So here’s what I’m doing.

Buffett is no stranger to market capitulations. At 91 years of age, he’s seen Mr Market swing from optimist to pessimist and back to optimist many times over. And yet he’s managed to become a billionaire in the process. What gives?

Well, one of his best-known rules is to “be greedy when others are fearful“. Right now, I’d say the latter is very much the case. Inflation, rising interest rates, the war in Ukraine — there’s no shortage of things to ruminate over.

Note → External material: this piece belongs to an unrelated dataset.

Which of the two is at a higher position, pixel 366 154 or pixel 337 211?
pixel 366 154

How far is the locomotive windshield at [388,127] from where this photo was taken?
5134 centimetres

True to his word however, Buffett has been spending billions of dollars in this 2022 market sell-off.  These include sizeable stakes in Citigroup and media giant Paramount Global. He’s also been buying energy companies Chevron and Occidental Petroleum. Video games developer Activision Blizzard and tech giant HP have been on his shopping list too.

I’ve also been buying, adding to my position in battered growth fund Scottish Mortgage Investment Trust in July. It’s down 40% this year. Lovely!

Buying in a market meltdown is all well and good but it’ll mean nothing if I don’t hang on to what I’ve bought long enough to see it bear fruit. Again, I’m taking inspiration from Buffett here: “If you don’t feel comfortable owning a stock for 10 years, you shouldn’t own it for 10 minutes.”

I suspect ’10 years’ was an arbitrary number but this isn’t the point. Ultimately, he is urging people to avoid thinking like traders and concentrate on becoming business owners. That’s not always easy. Round-the-clock news coverage of the global economy risks turning even the most sanguine individual into an impulsive mouse-clicker.

Buffett won’t be swayed. Unless something he owns runs into an issue that will seriously put its ability to make money at risk, he doesn’t do anything. It’s why he’s owned stocks like Coca-Cola for so long (and made a lot of money in the process).

So I feel the worst possible thing I can do at the current time is to crystalise losses in existing positions. The second worse thing I can do is sell what I’ve just bought because it doesn’t head up in value immediately.

Ultimately, no one knows where the markets are going next and trying to time things precisely is a mug’s game. There are simply too many factors that dictate share prices for the human brain to calculate, at least consistently. And that includes Buffett’s brain.

Here’s the good news. Even if history is only a very rough guide, buying when everyone is selling increases the probability (but not the certainty) that my end result will be good. Go back to any crisis in the past and, regardless of what’s happened, it plays out the same. Markets recover.

Like Buffett, I’m using this market mayhem to accumulate quality stocks. I think it’s the Foolish thing to do.

Should you invest, the value of your investment may rise or fall and your capital is at risk. Before investing, your individual circumstances should be considered so you should consider taking independent financial advice.

Citigroup is an advertising partner of The Ascent, a Motley Fool company. Paul Summers owns shares in Scottish Mortgage Investment Trust. The Motley Fool UK has no position in any of the shares mentioned. Views expressed on the companies mentioned in this article are those of the writer and therefore may differ from the official recommendations we make in our subscription services such as Share Advisor, Hidden Winners and Pro. Here at The Motley Fool we believe that considering a diverse range of insights makes us better investors.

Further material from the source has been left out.